Sri Lanka - Country Commercial Guide
Last published date:


Construction activities suffered a severe setback due to supply and demand contraction in the wake of the economic crisis.  Shortages of raw material and fuel together with soaring input cost, lack of supplier credit and overdue payments on completed government projects was key to the subdued growth in the sector.

The Sri Lankan construction industry, which is one of the biggest GDP contributors and employment generators in the country, faced significant challenges in 2022 with availability of cement recording a steep decline of 35 percent over the previous year. Due to rising raw material costs and a fuel and energy shortage, there was considerable job losses and a sharp drop in construction projects.

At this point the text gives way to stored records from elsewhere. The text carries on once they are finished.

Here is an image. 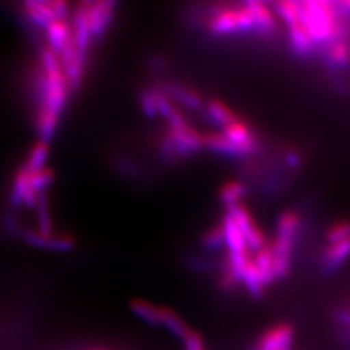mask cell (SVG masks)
<instances>
[{
    "mask_svg": "<svg viewBox=\"0 0 350 350\" xmlns=\"http://www.w3.org/2000/svg\"><path fill=\"white\" fill-rule=\"evenodd\" d=\"M300 18L314 44H329L338 38L349 36V29L341 21V12L335 3L301 1Z\"/></svg>",
    "mask_w": 350,
    "mask_h": 350,
    "instance_id": "1",
    "label": "cell"
},
{
    "mask_svg": "<svg viewBox=\"0 0 350 350\" xmlns=\"http://www.w3.org/2000/svg\"><path fill=\"white\" fill-rule=\"evenodd\" d=\"M208 29L214 34H230L256 29L253 16L245 3L240 8H226L217 11L209 20Z\"/></svg>",
    "mask_w": 350,
    "mask_h": 350,
    "instance_id": "2",
    "label": "cell"
},
{
    "mask_svg": "<svg viewBox=\"0 0 350 350\" xmlns=\"http://www.w3.org/2000/svg\"><path fill=\"white\" fill-rule=\"evenodd\" d=\"M227 214L234 219V222L243 232L250 250L257 252L266 247V238L262 230L257 225L250 209L244 204L239 202L235 205L227 206Z\"/></svg>",
    "mask_w": 350,
    "mask_h": 350,
    "instance_id": "3",
    "label": "cell"
},
{
    "mask_svg": "<svg viewBox=\"0 0 350 350\" xmlns=\"http://www.w3.org/2000/svg\"><path fill=\"white\" fill-rule=\"evenodd\" d=\"M83 5L86 10V17H88V29H90L91 37H101L112 24L116 3L94 1V3H85Z\"/></svg>",
    "mask_w": 350,
    "mask_h": 350,
    "instance_id": "4",
    "label": "cell"
},
{
    "mask_svg": "<svg viewBox=\"0 0 350 350\" xmlns=\"http://www.w3.org/2000/svg\"><path fill=\"white\" fill-rule=\"evenodd\" d=\"M295 328L289 323H276L263 331L254 350H276L286 344H293Z\"/></svg>",
    "mask_w": 350,
    "mask_h": 350,
    "instance_id": "5",
    "label": "cell"
},
{
    "mask_svg": "<svg viewBox=\"0 0 350 350\" xmlns=\"http://www.w3.org/2000/svg\"><path fill=\"white\" fill-rule=\"evenodd\" d=\"M204 148L212 150L214 153L225 154V156H234V157H241V156H250L254 150L245 146H240L226 137L224 133H208L204 135Z\"/></svg>",
    "mask_w": 350,
    "mask_h": 350,
    "instance_id": "6",
    "label": "cell"
},
{
    "mask_svg": "<svg viewBox=\"0 0 350 350\" xmlns=\"http://www.w3.org/2000/svg\"><path fill=\"white\" fill-rule=\"evenodd\" d=\"M350 257V239L328 243L321 257L322 270L331 274L338 270Z\"/></svg>",
    "mask_w": 350,
    "mask_h": 350,
    "instance_id": "7",
    "label": "cell"
},
{
    "mask_svg": "<svg viewBox=\"0 0 350 350\" xmlns=\"http://www.w3.org/2000/svg\"><path fill=\"white\" fill-rule=\"evenodd\" d=\"M286 24L288 26L289 39H291L293 50L302 55V56L312 55L314 49H315V44H314L312 38L309 36L306 27L301 21L300 12L297 16L287 20Z\"/></svg>",
    "mask_w": 350,
    "mask_h": 350,
    "instance_id": "8",
    "label": "cell"
},
{
    "mask_svg": "<svg viewBox=\"0 0 350 350\" xmlns=\"http://www.w3.org/2000/svg\"><path fill=\"white\" fill-rule=\"evenodd\" d=\"M163 90L176 105L179 104L191 111H198L202 107V99L193 88L180 83H167Z\"/></svg>",
    "mask_w": 350,
    "mask_h": 350,
    "instance_id": "9",
    "label": "cell"
},
{
    "mask_svg": "<svg viewBox=\"0 0 350 350\" xmlns=\"http://www.w3.org/2000/svg\"><path fill=\"white\" fill-rule=\"evenodd\" d=\"M160 325L166 328L175 338L183 341L191 334L192 328L186 321L170 308H160Z\"/></svg>",
    "mask_w": 350,
    "mask_h": 350,
    "instance_id": "10",
    "label": "cell"
},
{
    "mask_svg": "<svg viewBox=\"0 0 350 350\" xmlns=\"http://www.w3.org/2000/svg\"><path fill=\"white\" fill-rule=\"evenodd\" d=\"M245 5L250 10L252 16H253L254 25H256L257 30L266 33V34H271V33L275 31V16H274V13L269 10V7L265 3H261V1H247Z\"/></svg>",
    "mask_w": 350,
    "mask_h": 350,
    "instance_id": "11",
    "label": "cell"
},
{
    "mask_svg": "<svg viewBox=\"0 0 350 350\" xmlns=\"http://www.w3.org/2000/svg\"><path fill=\"white\" fill-rule=\"evenodd\" d=\"M222 227L225 232V244L230 250V253L240 254V253L250 252L243 232L240 231L238 225L234 222V219L228 214H226L222 221Z\"/></svg>",
    "mask_w": 350,
    "mask_h": 350,
    "instance_id": "12",
    "label": "cell"
},
{
    "mask_svg": "<svg viewBox=\"0 0 350 350\" xmlns=\"http://www.w3.org/2000/svg\"><path fill=\"white\" fill-rule=\"evenodd\" d=\"M240 284L245 288L250 296H253V297H261L265 293L266 286L263 283L258 269L254 265L253 258H250V261L245 263V266L243 267V270L240 273Z\"/></svg>",
    "mask_w": 350,
    "mask_h": 350,
    "instance_id": "13",
    "label": "cell"
},
{
    "mask_svg": "<svg viewBox=\"0 0 350 350\" xmlns=\"http://www.w3.org/2000/svg\"><path fill=\"white\" fill-rule=\"evenodd\" d=\"M24 7L29 20L36 25L47 27L52 21L59 20L51 1H27Z\"/></svg>",
    "mask_w": 350,
    "mask_h": 350,
    "instance_id": "14",
    "label": "cell"
},
{
    "mask_svg": "<svg viewBox=\"0 0 350 350\" xmlns=\"http://www.w3.org/2000/svg\"><path fill=\"white\" fill-rule=\"evenodd\" d=\"M47 30V40H49V47L53 51L57 56L62 53L64 47L72 38V31L69 25L64 21L63 18L52 21L50 25L46 27Z\"/></svg>",
    "mask_w": 350,
    "mask_h": 350,
    "instance_id": "15",
    "label": "cell"
},
{
    "mask_svg": "<svg viewBox=\"0 0 350 350\" xmlns=\"http://www.w3.org/2000/svg\"><path fill=\"white\" fill-rule=\"evenodd\" d=\"M327 62L334 68H345L350 64V36L338 38L328 44Z\"/></svg>",
    "mask_w": 350,
    "mask_h": 350,
    "instance_id": "16",
    "label": "cell"
},
{
    "mask_svg": "<svg viewBox=\"0 0 350 350\" xmlns=\"http://www.w3.org/2000/svg\"><path fill=\"white\" fill-rule=\"evenodd\" d=\"M206 113L214 125L221 126L222 130L234 124L239 117L224 101L213 99L206 104Z\"/></svg>",
    "mask_w": 350,
    "mask_h": 350,
    "instance_id": "17",
    "label": "cell"
},
{
    "mask_svg": "<svg viewBox=\"0 0 350 350\" xmlns=\"http://www.w3.org/2000/svg\"><path fill=\"white\" fill-rule=\"evenodd\" d=\"M253 261L256 267L258 269L263 283L266 287H269L271 283L275 282V275H274V258H273V250L270 245L263 247L262 250H257Z\"/></svg>",
    "mask_w": 350,
    "mask_h": 350,
    "instance_id": "18",
    "label": "cell"
},
{
    "mask_svg": "<svg viewBox=\"0 0 350 350\" xmlns=\"http://www.w3.org/2000/svg\"><path fill=\"white\" fill-rule=\"evenodd\" d=\"M247 193V186L239 180H230L219 189V199L227 206L241 202Z\"/></svg>",
    "mask_w": 350,
    "mask_h": 350,
    "instance_id": "19",
    "label": "cell"
},
{
    "mask_svg": "<svg viewBox=\"0 0 350 350\" xmlns=\"http://www.w3.org/2000/svg\"><path fill=\"white\" fill-rule=\"evenodd\" d=\"M131 310L138 315L142 321L153 327H161L160 325V308L152 305L147 301L137 300L131 304Z\"/></svg>",
    "mask_w": 350,
    "mask_h": 350,
    "instance_id": "20",
    "label": "cell"
},
{
    "mask_svg": "<svg viewBox=\"0 0 350 350\" xmlns=\"http://www.w3.org/2000/svg\"><path fill=\"white\" fill-rule=\"evenodd\" d=\"M47 159H49V144L40 140L33 147L24 167L30 173H36L44 169V163L47 161Z\"/></svg>",
    "mask_w": 350,
    "mask_h": 350,
    "instance_id": "21",
    "label": "cell"
},
{
    "mask_svg": "<svg viewBox=\"0 0 350 350\" xmlns=\"http://www.w3.org/2000/svg\"><path fill=\"white\" fill-rule=\"evenodd\" d=\"M202 244L208 250H217L225 244V232L222 224L208 228V231L202 237Z\"/></svg>",
    "mask_w": 350,
    "mask_h": 350,
    "instance_id": "22",
    "label": "cell"
},
{
    "mask_svg": "<svg viewBox=\"0 0 350 350\" xmlns=\"http://www.w3.org/2000/svg\"><path fill=\"white\" fill-rule=\"evenodd\" d=\"M53 180V174L50 169H42L36 173H30L29 175V186L38 193L43 188L49 187Z\"/></svg>",
    "mask_w": 350,
    "mask_h": 350,
    "instance_id": "23",
    "label": "cell"
},
{
    "mask_svg": "<svg viewBox=\"0 0 350 350\" xmlns=\"http://www.w3.org/2000/svg\"><path fill=\"white\" fill-rule=\"evenodd\" d=\"M327 243H336L350 239V221H340L331 226L325 232Z\"/></svg>",
    "mask_w": 350,
    "mask_h": 350,
    "instance_id": "24",
    "label": "cell"
},
{
    "mask_svg": "<svg viewBox=\"0 0 350 350\" xmlns=\"http://www.w3.org/2000/svg\"><path fill=\"white\" fill-rule=\"evenodd\" d=\"M140 107H142L143 112H144L147 117H150V118L159 117L154 88H148V90H146L142 94V96H140Z\"/></svg>",
    "mask_w": 350,
    "mask_h": 350,
    "instance_id": "25",
    "label": "cell"
},
{
    "mask_svg": "<svg viewBox=\"0 0 350 350\" xmlns=\"http://www.w3.org/2000/svg\"><path fill=\"white\" fill-rule=\"evenodd\" d=\"M183 344V350H208L205 347L204 338H201L200 334H198L196 331H191V334L187 338L182 341Z\"/></svg>",
    "mask_w": 350,
    "mask_h": 350,
    "instance_id": "26",
    "label": "cell"
},
{
    "mask_svg": "<svg viewBox=\"0 0 350 350\" xmlns=\"http://www.w3.org/2000/svg\"><path fill=\"white\" fill-rule=\"evenodd\" d=\"M335 5L340 12L350 14V1H338V3H335Z\"/></svg>",
    "mask_w": 350,
    "mask_h": 350,
    "instance_id": "27",
    "label": "cell"
}]
</instances>
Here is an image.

According to recent Central Bank reports, the sentiment amongst the firms towards the short to medium term is positive due to the expected recovery in the economy, the decrease in interest rates and material costs, and current negotiations on the recommencement of suspended government- funded projects.

Leading Sub-Sectors

  • Equipment sales
  • Engineering, procurement, and construction
  • Direct contracting


U.S. companies have significant opportunities to sell a range of equipment and technology, ranging from earth-moving equipment and building appliances to heating, ventilation, and air conditioning (HVAC) systems.  Buyers are often price sensitive, but high-end developments have more leeway to purchase high quality products and services. 

Sri Lankan developers also frequently team up with U.S. engineering and design firms, especially for high-end office buildings, luxury apartments, or resorts.